Homeschooling is on the rise, but few sociologists have examined the nature and kinds of parents who homeschool their children and with what effects (Wagenaar 1997). Preliminary research shows that homeschooled children perform well in college, but a selection factor may be operating. Some school districts allow homeschooled children to participate in extracurricular activities and even some academic activities. These differences in the homeschool experience should provide an ideal laboratory for assessing the effects of formal schooling.

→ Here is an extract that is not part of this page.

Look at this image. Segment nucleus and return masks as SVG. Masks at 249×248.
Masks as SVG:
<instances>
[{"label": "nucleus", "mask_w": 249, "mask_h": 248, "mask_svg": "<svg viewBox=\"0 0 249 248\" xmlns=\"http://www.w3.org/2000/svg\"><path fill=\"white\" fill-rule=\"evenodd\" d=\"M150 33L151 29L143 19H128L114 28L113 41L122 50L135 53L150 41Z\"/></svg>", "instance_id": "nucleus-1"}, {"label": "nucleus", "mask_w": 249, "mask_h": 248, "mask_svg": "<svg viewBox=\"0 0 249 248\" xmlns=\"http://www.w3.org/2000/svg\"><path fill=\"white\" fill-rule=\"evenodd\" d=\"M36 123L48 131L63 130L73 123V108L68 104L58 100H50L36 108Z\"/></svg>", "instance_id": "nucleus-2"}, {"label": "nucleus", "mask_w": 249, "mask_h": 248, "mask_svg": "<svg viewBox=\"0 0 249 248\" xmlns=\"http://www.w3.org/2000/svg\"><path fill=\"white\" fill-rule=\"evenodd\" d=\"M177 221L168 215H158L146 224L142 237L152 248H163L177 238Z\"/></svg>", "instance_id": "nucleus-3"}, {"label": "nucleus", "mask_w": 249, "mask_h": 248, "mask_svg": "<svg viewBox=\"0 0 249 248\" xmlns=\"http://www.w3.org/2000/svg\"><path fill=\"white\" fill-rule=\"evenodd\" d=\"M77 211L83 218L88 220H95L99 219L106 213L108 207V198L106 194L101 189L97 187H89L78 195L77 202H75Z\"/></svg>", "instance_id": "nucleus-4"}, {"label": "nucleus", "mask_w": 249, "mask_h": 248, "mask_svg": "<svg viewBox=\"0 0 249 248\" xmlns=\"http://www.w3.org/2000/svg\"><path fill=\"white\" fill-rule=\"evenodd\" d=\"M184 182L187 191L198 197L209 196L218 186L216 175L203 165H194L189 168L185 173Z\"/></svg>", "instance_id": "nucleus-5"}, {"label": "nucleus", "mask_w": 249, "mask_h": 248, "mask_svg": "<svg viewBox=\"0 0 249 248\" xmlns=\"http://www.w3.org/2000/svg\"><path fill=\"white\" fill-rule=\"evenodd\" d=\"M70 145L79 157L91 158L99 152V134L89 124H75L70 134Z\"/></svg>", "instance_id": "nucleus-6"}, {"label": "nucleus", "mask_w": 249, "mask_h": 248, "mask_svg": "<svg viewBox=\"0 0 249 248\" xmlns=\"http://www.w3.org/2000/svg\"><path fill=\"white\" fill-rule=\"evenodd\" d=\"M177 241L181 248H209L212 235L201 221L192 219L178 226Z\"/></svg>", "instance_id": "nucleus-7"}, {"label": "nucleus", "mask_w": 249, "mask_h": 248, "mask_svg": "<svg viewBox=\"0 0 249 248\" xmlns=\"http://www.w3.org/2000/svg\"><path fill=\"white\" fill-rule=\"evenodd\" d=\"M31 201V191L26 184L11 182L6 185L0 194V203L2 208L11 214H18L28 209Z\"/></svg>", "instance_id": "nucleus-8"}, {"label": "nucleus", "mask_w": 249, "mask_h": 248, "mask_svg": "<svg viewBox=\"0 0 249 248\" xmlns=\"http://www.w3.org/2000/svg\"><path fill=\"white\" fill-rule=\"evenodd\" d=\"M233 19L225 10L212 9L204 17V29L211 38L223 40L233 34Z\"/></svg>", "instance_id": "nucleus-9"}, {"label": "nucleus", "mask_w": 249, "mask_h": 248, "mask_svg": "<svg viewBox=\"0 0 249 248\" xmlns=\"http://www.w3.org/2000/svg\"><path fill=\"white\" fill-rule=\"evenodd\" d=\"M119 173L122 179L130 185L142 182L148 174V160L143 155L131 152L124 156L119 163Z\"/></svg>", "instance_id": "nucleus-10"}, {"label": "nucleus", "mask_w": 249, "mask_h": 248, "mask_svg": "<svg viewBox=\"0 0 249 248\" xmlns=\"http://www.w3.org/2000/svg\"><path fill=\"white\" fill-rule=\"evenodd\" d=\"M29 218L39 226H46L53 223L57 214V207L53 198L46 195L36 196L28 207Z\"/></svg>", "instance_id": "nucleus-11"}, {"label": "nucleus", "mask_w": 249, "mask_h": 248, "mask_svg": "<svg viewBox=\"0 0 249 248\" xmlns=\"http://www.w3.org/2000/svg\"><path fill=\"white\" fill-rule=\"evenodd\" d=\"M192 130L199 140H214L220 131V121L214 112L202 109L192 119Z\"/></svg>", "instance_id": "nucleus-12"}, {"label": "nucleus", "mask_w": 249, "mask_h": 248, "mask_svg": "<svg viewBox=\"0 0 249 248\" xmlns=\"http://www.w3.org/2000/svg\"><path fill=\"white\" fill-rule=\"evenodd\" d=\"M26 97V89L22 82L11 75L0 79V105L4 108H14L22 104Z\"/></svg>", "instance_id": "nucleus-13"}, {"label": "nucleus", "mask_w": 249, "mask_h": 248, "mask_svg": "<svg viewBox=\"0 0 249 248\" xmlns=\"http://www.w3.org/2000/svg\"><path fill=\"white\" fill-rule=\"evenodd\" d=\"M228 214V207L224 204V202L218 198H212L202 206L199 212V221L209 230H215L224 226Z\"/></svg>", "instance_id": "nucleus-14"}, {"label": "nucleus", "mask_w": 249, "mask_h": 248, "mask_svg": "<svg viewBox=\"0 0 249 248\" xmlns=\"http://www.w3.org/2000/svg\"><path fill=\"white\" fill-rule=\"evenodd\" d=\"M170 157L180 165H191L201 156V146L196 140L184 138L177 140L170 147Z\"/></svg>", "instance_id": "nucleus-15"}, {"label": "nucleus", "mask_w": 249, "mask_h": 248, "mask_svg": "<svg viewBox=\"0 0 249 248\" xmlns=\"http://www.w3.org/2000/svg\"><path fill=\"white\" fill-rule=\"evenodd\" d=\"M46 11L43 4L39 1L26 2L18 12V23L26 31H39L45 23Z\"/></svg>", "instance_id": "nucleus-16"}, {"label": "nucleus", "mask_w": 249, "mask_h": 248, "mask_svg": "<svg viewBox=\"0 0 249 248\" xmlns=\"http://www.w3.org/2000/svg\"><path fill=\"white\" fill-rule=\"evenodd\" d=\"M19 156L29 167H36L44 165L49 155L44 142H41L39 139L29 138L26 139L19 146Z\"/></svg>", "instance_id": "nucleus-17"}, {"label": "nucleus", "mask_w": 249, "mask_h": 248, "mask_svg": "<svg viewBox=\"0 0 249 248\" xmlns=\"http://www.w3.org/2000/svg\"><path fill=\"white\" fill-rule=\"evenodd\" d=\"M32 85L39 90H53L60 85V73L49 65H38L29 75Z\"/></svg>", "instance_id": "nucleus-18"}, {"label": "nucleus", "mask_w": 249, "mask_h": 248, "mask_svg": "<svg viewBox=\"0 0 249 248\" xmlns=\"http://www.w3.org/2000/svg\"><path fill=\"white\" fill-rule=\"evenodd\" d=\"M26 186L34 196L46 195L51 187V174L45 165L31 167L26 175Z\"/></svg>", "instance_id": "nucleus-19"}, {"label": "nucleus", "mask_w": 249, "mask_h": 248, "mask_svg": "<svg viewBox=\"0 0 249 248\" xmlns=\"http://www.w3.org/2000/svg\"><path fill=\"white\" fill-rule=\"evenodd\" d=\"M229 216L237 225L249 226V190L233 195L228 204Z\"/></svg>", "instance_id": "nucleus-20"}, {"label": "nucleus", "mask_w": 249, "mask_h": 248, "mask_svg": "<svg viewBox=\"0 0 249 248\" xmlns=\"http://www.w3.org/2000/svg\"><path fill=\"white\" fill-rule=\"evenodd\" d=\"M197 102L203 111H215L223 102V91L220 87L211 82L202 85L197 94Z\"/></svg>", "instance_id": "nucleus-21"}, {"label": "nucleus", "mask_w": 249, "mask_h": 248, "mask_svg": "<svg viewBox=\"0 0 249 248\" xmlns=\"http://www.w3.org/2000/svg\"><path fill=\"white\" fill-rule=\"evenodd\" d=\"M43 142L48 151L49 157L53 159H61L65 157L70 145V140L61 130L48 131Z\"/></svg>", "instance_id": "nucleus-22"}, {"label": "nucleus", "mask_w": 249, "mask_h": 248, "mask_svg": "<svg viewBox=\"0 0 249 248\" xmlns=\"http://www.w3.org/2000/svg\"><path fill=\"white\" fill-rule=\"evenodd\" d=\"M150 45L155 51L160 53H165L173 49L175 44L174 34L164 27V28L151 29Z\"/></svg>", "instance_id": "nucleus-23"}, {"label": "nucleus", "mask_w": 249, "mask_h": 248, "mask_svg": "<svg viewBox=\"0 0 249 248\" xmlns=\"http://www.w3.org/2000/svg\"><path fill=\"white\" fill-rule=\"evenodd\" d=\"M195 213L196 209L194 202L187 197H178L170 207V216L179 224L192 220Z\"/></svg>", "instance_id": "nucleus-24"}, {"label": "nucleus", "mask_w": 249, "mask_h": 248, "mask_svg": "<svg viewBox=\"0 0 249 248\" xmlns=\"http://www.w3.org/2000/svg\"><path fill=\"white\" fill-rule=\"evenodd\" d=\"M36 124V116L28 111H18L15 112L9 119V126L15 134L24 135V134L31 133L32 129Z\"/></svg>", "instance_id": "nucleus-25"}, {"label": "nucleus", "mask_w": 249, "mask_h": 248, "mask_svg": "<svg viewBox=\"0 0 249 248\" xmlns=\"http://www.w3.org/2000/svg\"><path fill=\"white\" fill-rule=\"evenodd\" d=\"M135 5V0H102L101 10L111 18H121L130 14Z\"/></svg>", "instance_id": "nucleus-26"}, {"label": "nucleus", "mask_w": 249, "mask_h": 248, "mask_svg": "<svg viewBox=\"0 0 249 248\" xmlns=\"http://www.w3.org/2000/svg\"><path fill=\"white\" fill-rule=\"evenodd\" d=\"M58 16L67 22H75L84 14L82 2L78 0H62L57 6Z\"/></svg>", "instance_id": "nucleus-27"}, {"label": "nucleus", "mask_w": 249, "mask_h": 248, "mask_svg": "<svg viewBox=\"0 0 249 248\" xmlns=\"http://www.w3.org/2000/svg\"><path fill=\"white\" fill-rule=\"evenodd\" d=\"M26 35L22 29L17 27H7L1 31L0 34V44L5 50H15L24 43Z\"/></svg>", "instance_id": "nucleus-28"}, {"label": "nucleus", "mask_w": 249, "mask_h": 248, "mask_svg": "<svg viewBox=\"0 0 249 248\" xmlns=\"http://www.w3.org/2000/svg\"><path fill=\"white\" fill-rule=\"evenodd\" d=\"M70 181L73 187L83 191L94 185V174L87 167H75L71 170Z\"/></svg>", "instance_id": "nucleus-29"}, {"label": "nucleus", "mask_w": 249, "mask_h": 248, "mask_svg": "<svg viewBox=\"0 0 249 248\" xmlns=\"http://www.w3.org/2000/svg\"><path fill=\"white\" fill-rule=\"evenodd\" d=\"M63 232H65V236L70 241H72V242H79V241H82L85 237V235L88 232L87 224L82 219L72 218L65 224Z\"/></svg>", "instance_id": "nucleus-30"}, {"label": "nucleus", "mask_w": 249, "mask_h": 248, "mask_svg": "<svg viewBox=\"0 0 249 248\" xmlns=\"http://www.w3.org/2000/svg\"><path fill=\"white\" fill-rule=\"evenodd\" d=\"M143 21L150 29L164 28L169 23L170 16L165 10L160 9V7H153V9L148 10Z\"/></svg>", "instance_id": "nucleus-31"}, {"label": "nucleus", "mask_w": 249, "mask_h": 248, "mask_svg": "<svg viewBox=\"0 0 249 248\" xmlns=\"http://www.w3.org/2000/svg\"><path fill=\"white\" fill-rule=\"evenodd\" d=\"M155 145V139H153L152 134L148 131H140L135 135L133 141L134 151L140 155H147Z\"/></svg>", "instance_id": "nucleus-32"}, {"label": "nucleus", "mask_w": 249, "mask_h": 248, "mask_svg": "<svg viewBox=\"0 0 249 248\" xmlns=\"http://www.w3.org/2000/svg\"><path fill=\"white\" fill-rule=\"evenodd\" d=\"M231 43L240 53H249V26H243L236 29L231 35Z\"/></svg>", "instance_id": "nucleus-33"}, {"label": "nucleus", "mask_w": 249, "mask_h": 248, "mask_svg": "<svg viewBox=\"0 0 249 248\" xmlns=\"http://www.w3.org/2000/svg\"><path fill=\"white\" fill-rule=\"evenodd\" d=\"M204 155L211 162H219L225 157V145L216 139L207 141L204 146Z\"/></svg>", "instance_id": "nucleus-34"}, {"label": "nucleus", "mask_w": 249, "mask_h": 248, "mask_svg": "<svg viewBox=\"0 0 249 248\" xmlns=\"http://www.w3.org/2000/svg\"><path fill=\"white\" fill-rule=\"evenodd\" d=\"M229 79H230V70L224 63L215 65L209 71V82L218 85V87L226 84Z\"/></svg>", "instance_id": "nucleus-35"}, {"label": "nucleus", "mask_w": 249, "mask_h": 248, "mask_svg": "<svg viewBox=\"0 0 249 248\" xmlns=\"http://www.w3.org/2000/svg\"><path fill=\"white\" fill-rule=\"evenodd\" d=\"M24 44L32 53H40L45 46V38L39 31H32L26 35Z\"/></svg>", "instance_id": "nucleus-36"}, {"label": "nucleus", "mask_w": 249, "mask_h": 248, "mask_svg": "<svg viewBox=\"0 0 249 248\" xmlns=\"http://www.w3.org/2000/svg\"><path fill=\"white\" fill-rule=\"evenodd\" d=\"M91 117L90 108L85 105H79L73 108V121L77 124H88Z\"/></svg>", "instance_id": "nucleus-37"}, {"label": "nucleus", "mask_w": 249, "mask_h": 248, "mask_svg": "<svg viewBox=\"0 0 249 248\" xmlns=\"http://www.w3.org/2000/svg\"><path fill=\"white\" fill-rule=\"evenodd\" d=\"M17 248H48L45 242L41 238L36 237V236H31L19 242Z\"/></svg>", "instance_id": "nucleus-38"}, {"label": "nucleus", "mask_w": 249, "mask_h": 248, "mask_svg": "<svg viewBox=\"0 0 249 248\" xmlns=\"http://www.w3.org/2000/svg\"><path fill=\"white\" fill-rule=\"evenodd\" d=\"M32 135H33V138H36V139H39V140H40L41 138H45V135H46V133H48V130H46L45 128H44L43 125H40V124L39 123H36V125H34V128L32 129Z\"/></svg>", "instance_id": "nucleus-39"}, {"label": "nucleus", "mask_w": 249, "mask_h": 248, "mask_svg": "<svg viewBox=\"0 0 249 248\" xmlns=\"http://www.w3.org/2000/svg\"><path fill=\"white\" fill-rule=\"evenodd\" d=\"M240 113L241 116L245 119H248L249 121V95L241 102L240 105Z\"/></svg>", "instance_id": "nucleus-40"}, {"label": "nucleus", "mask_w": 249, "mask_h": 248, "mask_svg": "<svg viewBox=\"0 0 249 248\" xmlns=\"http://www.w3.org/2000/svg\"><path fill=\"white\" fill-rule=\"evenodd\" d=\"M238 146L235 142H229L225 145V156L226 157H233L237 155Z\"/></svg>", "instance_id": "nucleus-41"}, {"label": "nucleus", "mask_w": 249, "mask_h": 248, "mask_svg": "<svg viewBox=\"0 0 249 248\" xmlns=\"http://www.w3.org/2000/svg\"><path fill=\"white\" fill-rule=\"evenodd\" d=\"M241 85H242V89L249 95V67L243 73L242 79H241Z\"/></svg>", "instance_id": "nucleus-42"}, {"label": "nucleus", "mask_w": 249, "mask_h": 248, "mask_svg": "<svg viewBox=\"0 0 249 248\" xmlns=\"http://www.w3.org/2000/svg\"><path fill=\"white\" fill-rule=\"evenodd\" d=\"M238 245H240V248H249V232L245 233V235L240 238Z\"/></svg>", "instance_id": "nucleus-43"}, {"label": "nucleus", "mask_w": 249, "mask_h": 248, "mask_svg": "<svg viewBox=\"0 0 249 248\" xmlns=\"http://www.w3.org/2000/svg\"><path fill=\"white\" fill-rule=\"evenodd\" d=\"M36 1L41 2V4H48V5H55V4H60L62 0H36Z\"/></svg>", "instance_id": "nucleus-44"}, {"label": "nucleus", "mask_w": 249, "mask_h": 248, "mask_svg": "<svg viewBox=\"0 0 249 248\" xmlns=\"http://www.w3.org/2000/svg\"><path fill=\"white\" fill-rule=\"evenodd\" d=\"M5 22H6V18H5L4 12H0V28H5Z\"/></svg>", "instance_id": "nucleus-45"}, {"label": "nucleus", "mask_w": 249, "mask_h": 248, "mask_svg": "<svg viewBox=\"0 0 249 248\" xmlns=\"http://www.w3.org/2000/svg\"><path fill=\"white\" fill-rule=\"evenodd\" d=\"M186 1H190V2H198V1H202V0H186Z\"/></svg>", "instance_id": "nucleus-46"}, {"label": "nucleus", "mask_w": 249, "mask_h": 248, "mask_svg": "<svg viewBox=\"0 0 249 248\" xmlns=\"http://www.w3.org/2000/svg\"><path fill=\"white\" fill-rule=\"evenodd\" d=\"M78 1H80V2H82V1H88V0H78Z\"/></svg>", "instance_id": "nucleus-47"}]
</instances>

In the United States, high schools and colleges place increasing emphasis on community engagement and service learning as pedagogical strategies. The literature demonstrating the effects of such engagement is somewhat scanty, but in the future, sociologists will isolate more clearly the consequences of such engagement. The rise in school-community partnerships will also provide ample opportunity for further research activity. In yet another area, sociologists will focus some attention on classroomteaching behaviors to enhance our understanding at the micro level.

During the past 30 years, we have been witness to a greater involvement in policy planning and reform efforts as suggested and encouraged by sociologists. The increase in qualitative research in the sociology of education enhances the sociological influence on educational policy and practice. The involvement should continue as sociologists become more interested in applied issues and as decision makers on education become more aware of the benefits to be derived from sociology in their decisionmaking procedures. The political consequences of this involvement can also be expected to increase, particularly at the local levels. There is anecdotal evidence that in the United States, individuals with strong political and educational ideologies are increasingly running for office and winning school board seats. At the national level, Shain and Ozga (2001) lament the impact of strong national policy statements in England stating that sociological research in education must be both relevant and useful for policymakers, adding that those who wish to study the broader social complexities of education outside application may not provide a useful service at this time.

Sociologists will continue to make major contributions to our understanding of the many social forces at work in the educational institution. They will do so at the micro level, the macro level, and the levels in between. Societies can ill afford to overlook sociologists’ contributions to identifying relevant causal factors, using research to tease out the connections among such factors, and providing policy advice relevant to solving educational problems.